* Extracted text
I think it would be possible to simulate blocking, but you'd probably need to use IOCP (I/O completion ports) and a thread which would fill a channel/queue of data from the serial port. You'd wait on this channel to be filled in order to simulate blocking reads.

This is because, as far as I understand things, with Windows overlapped I/O you're expected to give it a pool of threads and a handle to watch for I/O-- those threads are woken up and handed data once available, so it's pretty fundamentally different than typical non-blocking I/O on Linux (though io_uring on newer kernels provides similar features).

I guess the key point @DoumanAsh mentioned is that GetOverlappedResult isn't going signal completion until the whole buffer is filled or a timeout is reached?

If doing this "simulated blocking" then you could always set a timeout for the completion port and configure a small buffer size, re-queuing the read in the event of a timeout.

* Dataset section
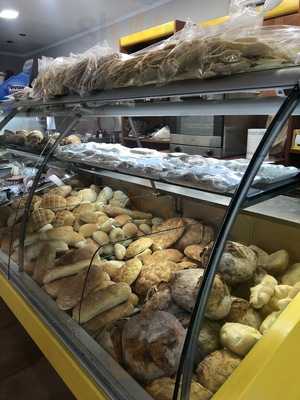 Boulangerie Da Mario, Sennori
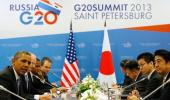 G-20 acknowledges India's concerns on currency volatility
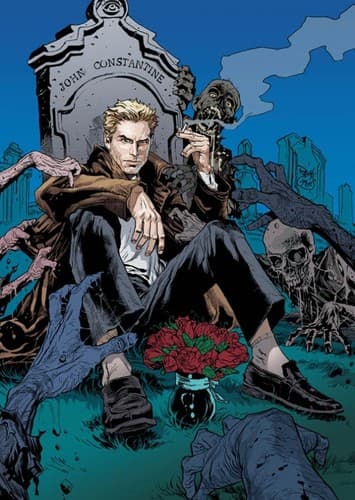 John Constantine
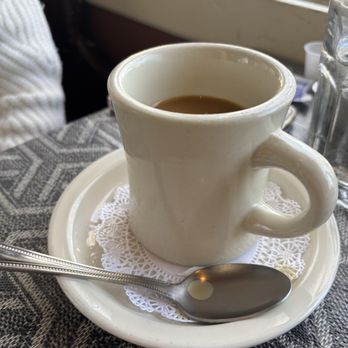 300 East - Magnolia coffee - New American Near Me - Charlotte, North Carolina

* Work order 1
Answer these questions using the forum post about Windows serial port I/O:
(a) Which Windows mechanism does the post suggest using to simulate blocking reads?
(b) Which feature on newer Linux kernels does the post say provides similar features?
(c) What does the post say to do with the read in the event of a timeout?
* Work order 2
Continue the forum post about Windows serial port I/O from its last sentence.

* Task result 1
(a) IOCP (I/O completion ports), together with a thread that fills a channel/queue of data from the serial port.
(b) io_uring.
(c) Re-queue the read.

* Task result 2
silverjam avatar Sep 19 '22 22:09 silverjam

@jessebraham kindly remind you about PR 😄

DoumanAsh avatar Oct 21 '22 02:10 DoumanAsh

@jessebraham

Okay, I've done some testing with this on a Windows 11 box with an FTDI USB->serial adapter and things seem to be working well. (See #69 for the loopback test I was running).

My only remaining note here is to make sure we version control this as a breaking change, as some code that worked before will stop working after this is merged (I've verified this can happen with the timeout behavior, but there may be other subtly broken scenarios).

Other than that, it looks good to me! Thanks @DoumanAsh!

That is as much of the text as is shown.